L’utilité de telles élections (surtout comme elles sont pratiquées) n’est pas évidente. En Tunisie, on accorde beaucoup plus d’intérêt à la tenue de tels scrutins qu’à leur apport économique voire politique. Les élections sont devenues une occasion pour faire des affaires. Avec un montant net de plus de 140 millions de dinars (2019) l’Isie est devenue un organisme budgétivore. Les dépenses vont çà et là pour l’achat des nombreux équipements (machines, voitures, ordinateurs, urnes, papier, encre, etc.), le paiement des 292 salariés permanents en plus du recours à près de 58.150 agents temporaires et contractuels durant l’ensemble du processus de vote. En outre, l’opération du vote à l’étranger coûte trop cher. Pour une dizaine de voix on mobilise des centaines d’agents fortement payés en euros ou en dollars.

Si on s’en tient, uniquement, au verdict des chiffres on constate que le nombre d’électeurs potentiels inscrits s’élève à 7.074.566, soit une augmentation de 1.768.242 personnes par rapport à 2014. Présenté comme un progrès, ce chiffre, en réalité, n’est qu’une augmentation douloureuse du budget consacré à l’opération électorale. Quand on sait qu’une voix coûte environ 19.d188 aux législatives et 10.d815 pour la présidentielle on comprend facilement que l’argent dépensé n’est pas bien dirigé vers son objectif. On a même envie de parler de gaspillage. Qu’on en juge ! Des millions (autant que le nombre des électeurs attendus et plus si l’on multiplie par trois pour les législatives et les deux tours de la présidentielle) de bulletins de vote finissent dans la poubelle faute de ne pas avoir été utilisés ! C’est une manne pour les papetiers, les imprimeurs et en même temps pour les publicitaires qui se chargent de la campagne de sensibilisation et d’information.

Affaires et politique
Du coup, nos élections se transforment en une grande opération commerciale qu’en processus démocratique. Avec tout le respect que l’on doit à ceux qui s’y investissent de bonne foi et se dévouent pour concrétiser les idéaux qui sont derrière. Toutefois cela ne peut pas nous empêcher de faire les remarques qui s’imposent.

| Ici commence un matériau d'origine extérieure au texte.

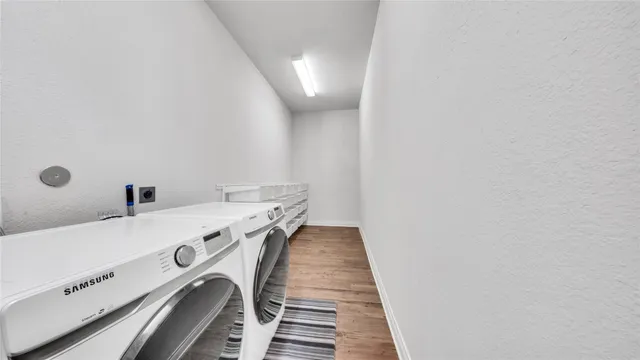 a utility room with dryer and washer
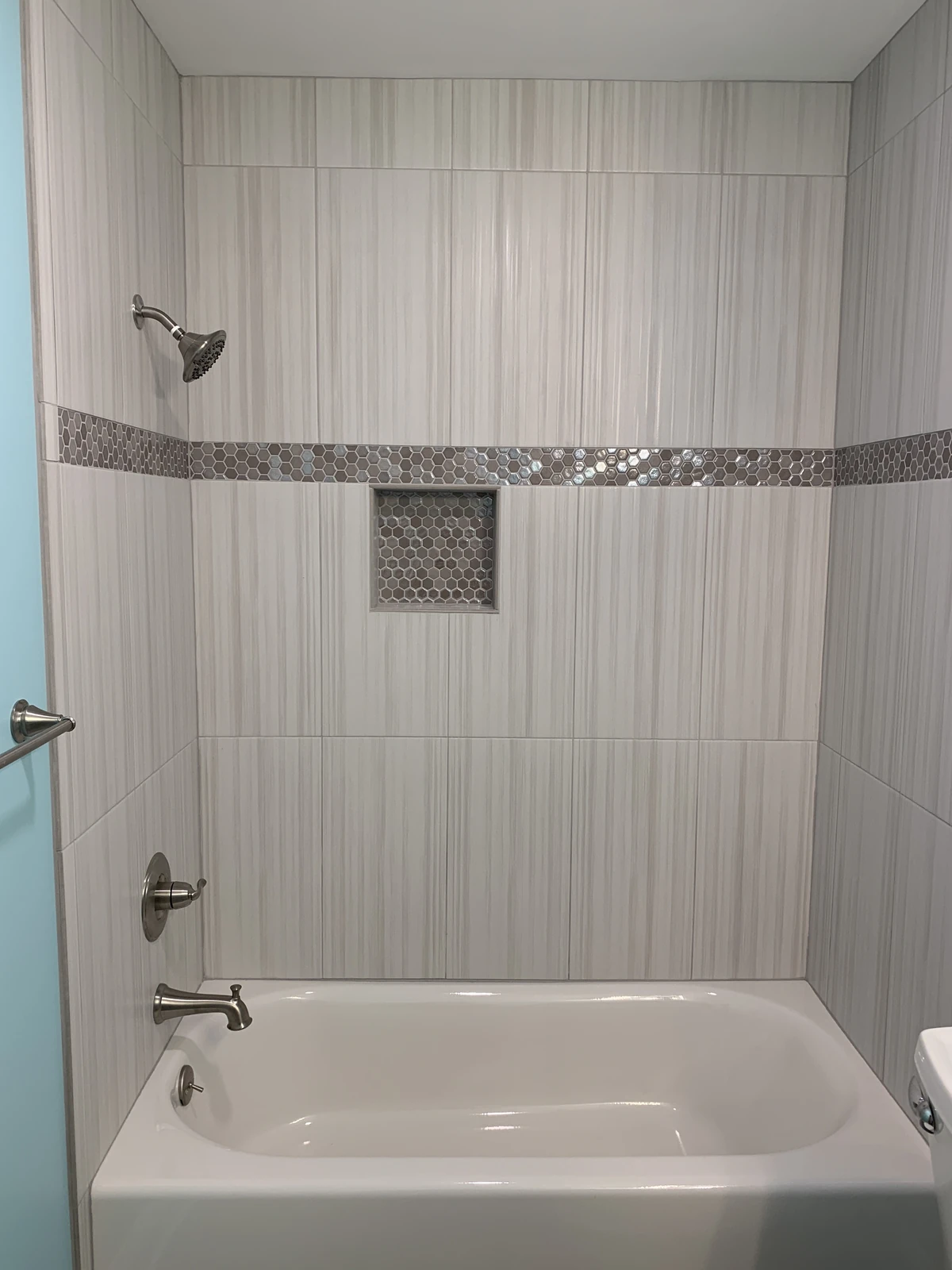 Wood-look tile tub and shower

La tendance que l’on entrevoit ces derniers jours et qui fait allusion à la dissolution du Parlement pour organiser des élections législatives anticipées ne doit pas être un jeu d’enfants. L’organisation d’une telle échéance ne sera qu’une sanction supplémentaire pour notre pays. Car, au lieu d’orienter ces fonds vers des programmes de développement régional, on va, en quelque sorte, les jeter par les fenêtres. Ou, mieux encore, en faire profiter des circuits plus ou moins douteux.

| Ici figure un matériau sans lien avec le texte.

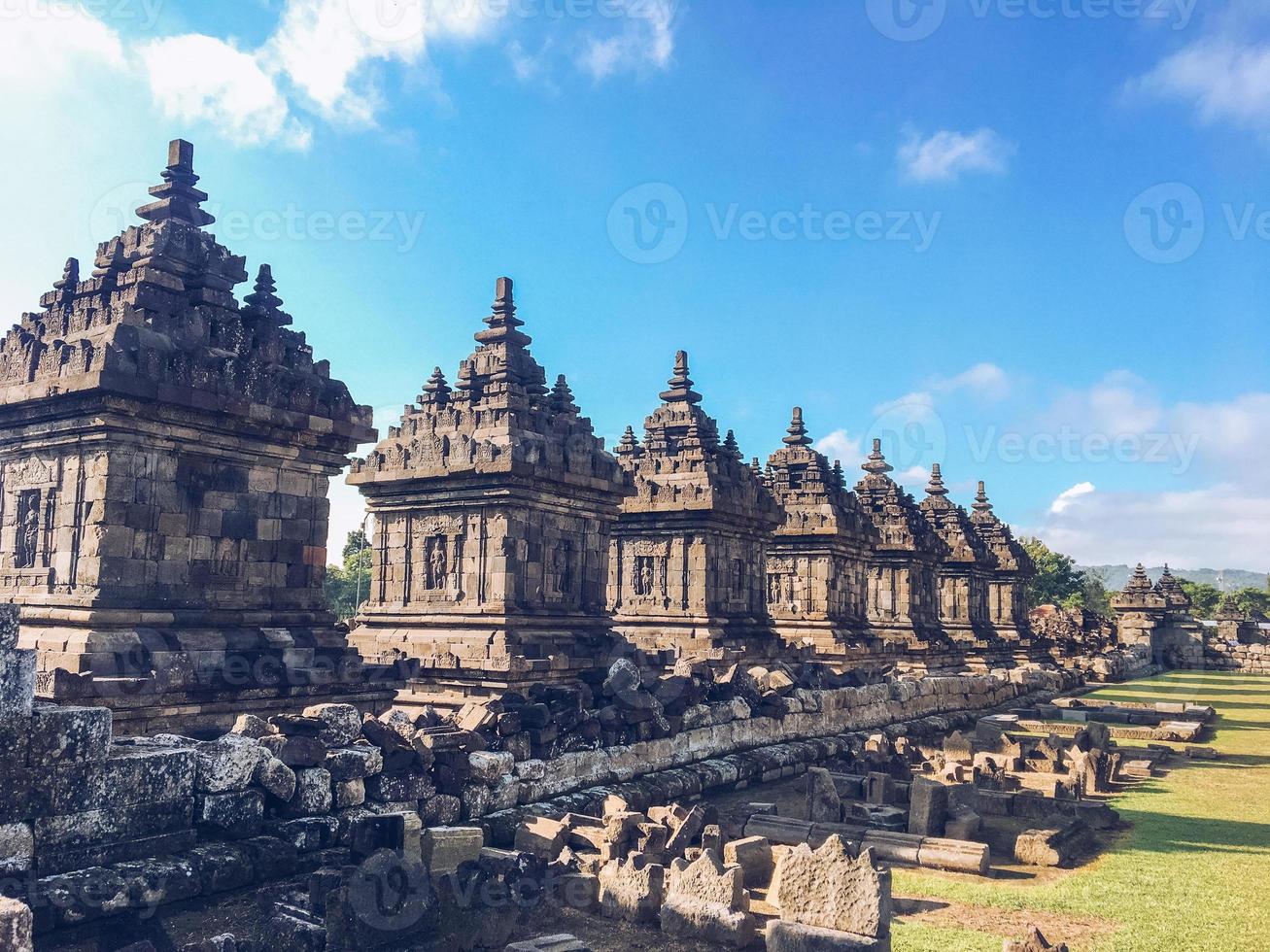 Many small Temple in Plaosan Complex temple with blue sky and sunny sun background. One of the javanese Buddhist temples located in Prambanan, Klaten, Central Java, Indonesia. photo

Il n’est pas question qu’un processus destiné à doter le pays des moyens qui lui permettent d’assurer les libertés et les droits soit dévié pour servir des intérêts et des desseins corporatistes plus ou moins avoués.

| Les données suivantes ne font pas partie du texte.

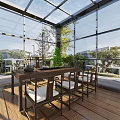 Villa Balcony with Glass Enclosure Wooden Flooring and Dining Table Chairs Overlooking Green Trees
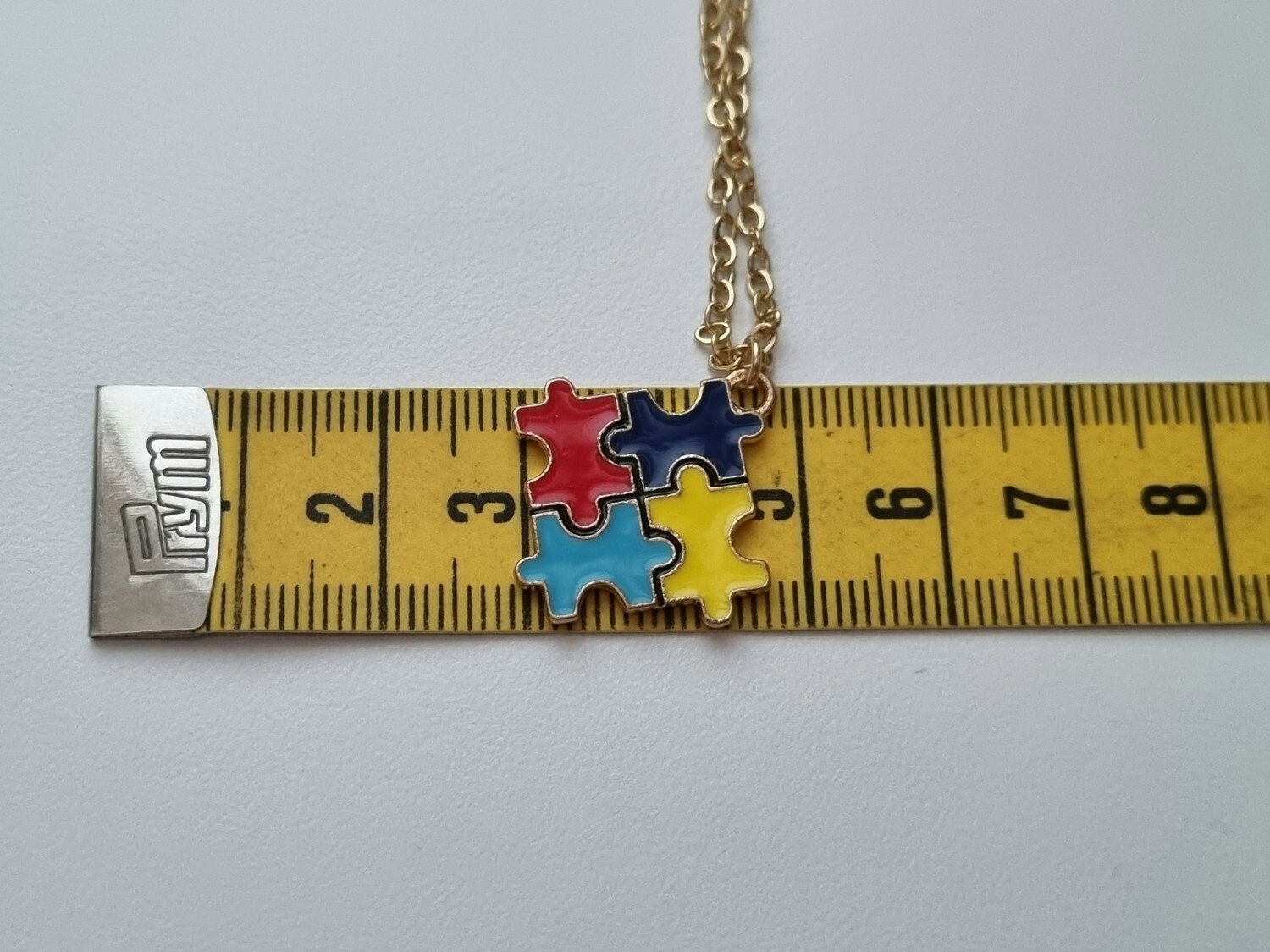 Guldfärgat halsband med en pusselbit / medvetenhet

En effet, il n’échappe à personne que c’est une manne que des esprits mal intentionnés cherchent à exploiter en faisant dévier ce processus de ses vrais objectifs.

On sent, ainsi, ce lien ténu entre le politique et l’économique mais également entre les bonnes intentions et les interférences affairistes. Tout cela donne raison à ceux qui appellent à la révision de la loi électorale. Et, en particulier, concernant son immunité contre toutes les imperfections qui la rendent fragile devant certains abus et laisse la porte ouverte devant de nombreuses interprétations. Le vote des tunisiens à l’étranger ne doit pas être le même et avec les mêmes dispositions pour les pays où il y a une forte colonie que pour ceux où il n’y a qu’une centaine. Il y a des aberrations dont il faut se débarrasser au plus vite.